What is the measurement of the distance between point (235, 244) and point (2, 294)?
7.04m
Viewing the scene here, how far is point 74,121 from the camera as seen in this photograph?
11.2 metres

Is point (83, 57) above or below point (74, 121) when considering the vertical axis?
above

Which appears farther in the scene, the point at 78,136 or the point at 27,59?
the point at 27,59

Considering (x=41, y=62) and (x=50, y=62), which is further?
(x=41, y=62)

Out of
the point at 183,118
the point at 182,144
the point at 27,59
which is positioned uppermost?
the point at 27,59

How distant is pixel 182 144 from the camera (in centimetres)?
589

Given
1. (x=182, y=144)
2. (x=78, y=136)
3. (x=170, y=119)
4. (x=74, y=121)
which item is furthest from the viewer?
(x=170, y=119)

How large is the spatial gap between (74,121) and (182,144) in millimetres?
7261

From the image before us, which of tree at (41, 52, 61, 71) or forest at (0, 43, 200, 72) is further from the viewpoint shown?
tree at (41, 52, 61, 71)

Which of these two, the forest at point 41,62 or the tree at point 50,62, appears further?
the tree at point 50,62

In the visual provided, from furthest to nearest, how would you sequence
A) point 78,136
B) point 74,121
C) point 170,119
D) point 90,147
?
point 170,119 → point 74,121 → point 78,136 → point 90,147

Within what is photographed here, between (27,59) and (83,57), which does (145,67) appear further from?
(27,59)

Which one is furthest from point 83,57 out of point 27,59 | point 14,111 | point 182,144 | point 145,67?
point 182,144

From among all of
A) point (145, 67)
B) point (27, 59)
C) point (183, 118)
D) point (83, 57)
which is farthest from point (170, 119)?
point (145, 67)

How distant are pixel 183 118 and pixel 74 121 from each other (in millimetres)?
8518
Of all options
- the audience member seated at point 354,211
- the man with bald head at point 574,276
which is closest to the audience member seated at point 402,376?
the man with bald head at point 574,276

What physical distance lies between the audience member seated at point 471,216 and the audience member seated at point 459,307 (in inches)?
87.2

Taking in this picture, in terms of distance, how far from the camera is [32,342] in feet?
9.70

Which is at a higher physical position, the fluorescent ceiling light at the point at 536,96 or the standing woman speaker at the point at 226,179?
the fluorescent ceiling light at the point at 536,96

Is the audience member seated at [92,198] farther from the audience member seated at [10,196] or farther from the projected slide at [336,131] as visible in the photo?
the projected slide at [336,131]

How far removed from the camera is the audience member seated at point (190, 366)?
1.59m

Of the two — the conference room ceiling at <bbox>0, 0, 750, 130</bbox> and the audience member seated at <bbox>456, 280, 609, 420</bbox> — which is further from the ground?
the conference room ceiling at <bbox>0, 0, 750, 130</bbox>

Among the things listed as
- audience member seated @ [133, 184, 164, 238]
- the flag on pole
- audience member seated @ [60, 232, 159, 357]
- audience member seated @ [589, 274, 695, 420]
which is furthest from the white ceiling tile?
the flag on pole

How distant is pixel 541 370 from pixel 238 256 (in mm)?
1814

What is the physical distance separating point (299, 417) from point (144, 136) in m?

::::::::

- [Direction]
Rewrite all of the records above, replacing every instance of "audience member seated" with "seated attendee" and leaving everything else unchanged.

- [Written reply]
What is the measurement of the distance between point (235, 244) and point (2, 294)?
7.04m
Viewing the scene here, how far is point 74,121 from the camera as seen in this photograph?
11.2 metres

Is point (83, 57) above or below point (74, 121) when considering the vertical axis?
above

Which appears farther in the scene, the point at 78,136 or the point at 27,59?
the point at 27,59

Considering (x=41, y=62) and (x=50, y=62), which is further?
(x=41, y=62)

Out of
the point at 183,118
the point at 182,144
the point at 27,59
which is positioned uppermost?
the point at 27,59

How distant is pixel 182 144 from the camera (in centimetres)?
589

Given
1. (x=182, y=144)
2. (x=78, y=136)
3. (x=170, y=119)
4. (x=74, y=121)
which item is furthest from the viewer?
(x=170, y=119)

How large is the spatial gap between (74,121) and (182,144) in millimetres?
7261

From the image before us, which of tree at (41, 52, 61, 71) or forest at (0, 43, 200, 72) is further from the viewpoint shown?
tree at (41, 52, 61, 71)

Which of these two, the forest at point 41,62 or the tree at point 50,62, appears further?
the tree at point 50,62

In the visual provided, from furthest to nearest, how would you sequence
A) point 78,136
B) point 74,121
C) point 170,119
D) point 90,147
?
point 170,119 → point 74,121 → point 78,136 → point 90,147

Within what is photographed here, between (27,59) and (83,57), which does (145,67) appear further from?
(27,59)

Which one is furthest from point 83,57 out of point 27,59 | point 14,111 | point 182,144 | point 145,67?
point 182,144

From among all of
A) point (145, 67)
B) point (27, 59)
C) point (183, 118)
D) point (83, 57)
which is farthest from point (170, 119)?
point (145, 67)

How distant are pixel 183 118 and pixel 74 121 from each other (in millimetres)?
8518
Of all options
- the seated attendee at point 354,211
- the man with bald head at point 574,276
which is closest to the seated attendee at point 402,376?
the man with bald head at point 574,276

What physical distance lies between the seated attendee at point 471,216 and the seated attendee at point 459,307 (in inches)?
87.2

Taking in this picture, in terms of distance, how far from the camera is [32,342] in feet?
9.70

Which is at a higher physical position, the fluorescent ceiling light at the point at 536,96 or the standing woman speaker at the point at 226,179?
the fluorescent ceiling light at the point at 536,96

Is the seated attendee at [92,198] farther from the seated attendee at [10,196] or farther from the projected slide at [336,131] as visible in the photo?
the projected slide at [336,131]

How far removed from the camera is the seated attendee at point (190, 366)?
1.59m

Of the two — the conference room ceiling at <bbox>0, 0, 750, 130</bbox> and the seated attendee at <bbox>456, 280, 609, 420</bbox> — which is further from the ground?
the conference room ceiling at <bbox>0, 0, 750, 130</bbox>

Among the things listed as
- seated attendee @ [133, 184, 164, 238]
- the flag on pole
- seated attendee @ [60, 232, 159, 357]
- seated attendee @ [589, 274, 695, 420]
which is furthest from the white ceiling tile?
the flag on pole

How distant is pixel 541 370 from pixel 238 256 (in mm)?
1814

What is the physical distance separating point (299, 417) from point (144, 136) in m?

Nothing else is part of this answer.